Serpents
By Kristine Ong Muslim

"...onward to ultimate doom through the blackness where sightless feelers pawed and slimy snouts jostled and nameless things tittered...he was dreaming and only dreaming, and that somewhere in the background the world of waking and the city of his infancy still lay. Words came again - "You need only turn back to the thoughts and visions of your wistful boyhood." Turn - turn - blackness on every side...."

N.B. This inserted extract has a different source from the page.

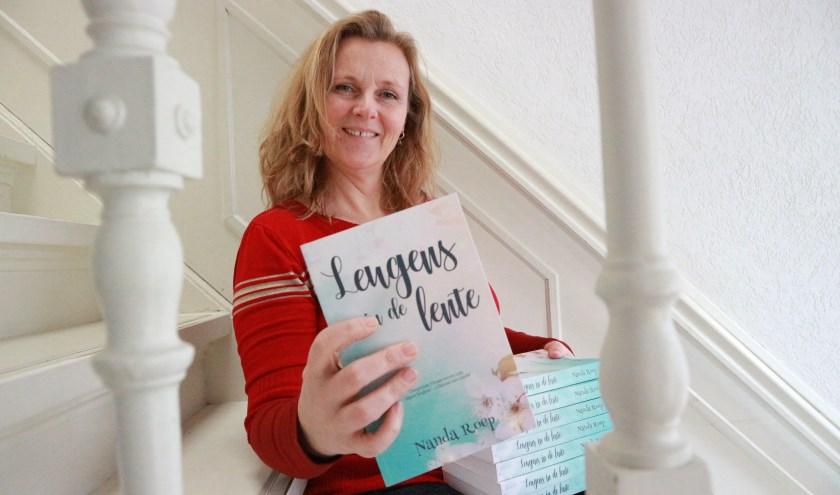 Nanda Roep werd voor 'Leugens in de lente' geïnspireerd door de Australische schrijfster Liane Moriarty. (Foto: Uitgeverij Nanda)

- from "The Dream Quest of Unknown Kadath" by H. P. Lovecraft

t the bottom of the shallow pit near the edge of the rubble,
Amon found the likeness of the long-dead race molded in clay.
It had the pitiful eyes of the Nashelk, the Healer whose myths
were hand-painted in cuneiform by his father.
He did not pick up the clay idol.

The tentacles were covered in filth, he remembered
hearing a long time ago, although he could not pinpoint
whose voice had said it. From a distance, he saw the hut
that was once pointed out to him when he was still a child,
when initiation was still part of acceptance to the tribe.

He saw the Nashelk in his mind: the hut that smelled of herbs,
burning insect larvae, and a hint of something fetid which
he could not recognize. He remembered the sight of the fire
stoked by the Healer's hidden black limbs alone.
In a corner, the stone carvings from the husk of a dead star.
The mound of pungent salt from a dying sea.
And the bones that nearly filled the hut.

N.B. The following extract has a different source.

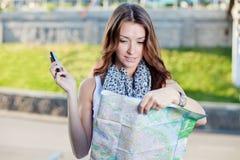少妇旅游举行的纸地图 免版税库存照片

Amon heard the creature make a satisfied smacking sound
when he entered the doorway. "Your eyes do not fear me
anymore," it hissed in a forgotten language. Miles away,
the villagers waited for the invaders with white horses
and swords. They did not mind dying then.
When Amon returned, they would all be resurrected
and marked by the tentacled god. "Open your mouth.
Let me in to your gut." The creature rasped.
Amon did his best not to recoil, and the hands of thunder
reached in, wrenched his red lights out.

When he came back to the village and saw the corpses
of his fallen people, he brought them all back one by one.
Years later, the caves and gouges in rock canyons,
the seas, forests, and mountain fissures were full of them--
the ones who slithered and molted their skins,
the ones whose eyes were slit,
the ones whose hands were taken
to keep their body close to the ground.